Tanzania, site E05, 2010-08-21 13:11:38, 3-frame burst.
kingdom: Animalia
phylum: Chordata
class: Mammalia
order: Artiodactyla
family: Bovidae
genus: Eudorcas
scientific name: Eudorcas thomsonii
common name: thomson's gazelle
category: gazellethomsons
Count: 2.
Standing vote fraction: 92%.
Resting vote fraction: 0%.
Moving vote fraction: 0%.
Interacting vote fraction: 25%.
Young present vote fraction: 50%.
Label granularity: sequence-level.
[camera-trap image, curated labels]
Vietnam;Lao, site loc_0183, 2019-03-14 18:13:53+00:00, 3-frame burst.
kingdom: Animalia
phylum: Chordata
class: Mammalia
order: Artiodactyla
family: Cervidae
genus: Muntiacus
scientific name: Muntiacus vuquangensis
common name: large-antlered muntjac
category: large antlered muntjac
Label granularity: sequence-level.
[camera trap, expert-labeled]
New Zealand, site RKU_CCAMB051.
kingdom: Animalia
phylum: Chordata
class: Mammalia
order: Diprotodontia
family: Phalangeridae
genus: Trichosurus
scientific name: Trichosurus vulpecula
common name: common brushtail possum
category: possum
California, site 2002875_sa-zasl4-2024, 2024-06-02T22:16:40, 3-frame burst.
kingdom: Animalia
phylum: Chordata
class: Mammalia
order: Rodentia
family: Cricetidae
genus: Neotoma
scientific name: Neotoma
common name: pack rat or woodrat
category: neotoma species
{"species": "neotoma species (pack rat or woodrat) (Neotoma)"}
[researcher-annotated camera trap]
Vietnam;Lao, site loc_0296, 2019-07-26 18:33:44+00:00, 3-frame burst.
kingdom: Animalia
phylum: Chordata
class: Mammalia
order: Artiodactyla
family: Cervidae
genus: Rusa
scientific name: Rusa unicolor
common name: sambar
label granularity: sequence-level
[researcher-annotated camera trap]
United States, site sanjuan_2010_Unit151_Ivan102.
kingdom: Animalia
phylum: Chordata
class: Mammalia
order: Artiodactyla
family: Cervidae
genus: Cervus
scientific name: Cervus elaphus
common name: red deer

========================================

__Exercise objective__
Check each line of the listing for "site", and copy the ones that hold it.

__Exercise response__
Tanzania, site E05, 2010-08-21 13:11:38, 3-frame burst.
Vietnam;Lao, site loc_0183, 2019-03-14 18:13:53+00:00, 3-frame burst.
New Zealand, site RKU_CCAMB051.
California, site 2002875_sa-zasl4-2024, 2024-06-02T22:16:40, 3-frame burst.
Vietnam;Lao, site loc_0296, 2019-07-26 18:33:44+00:00, 3-frame burst.
United States, site sanjuan_2010_Unit151_Ivan102.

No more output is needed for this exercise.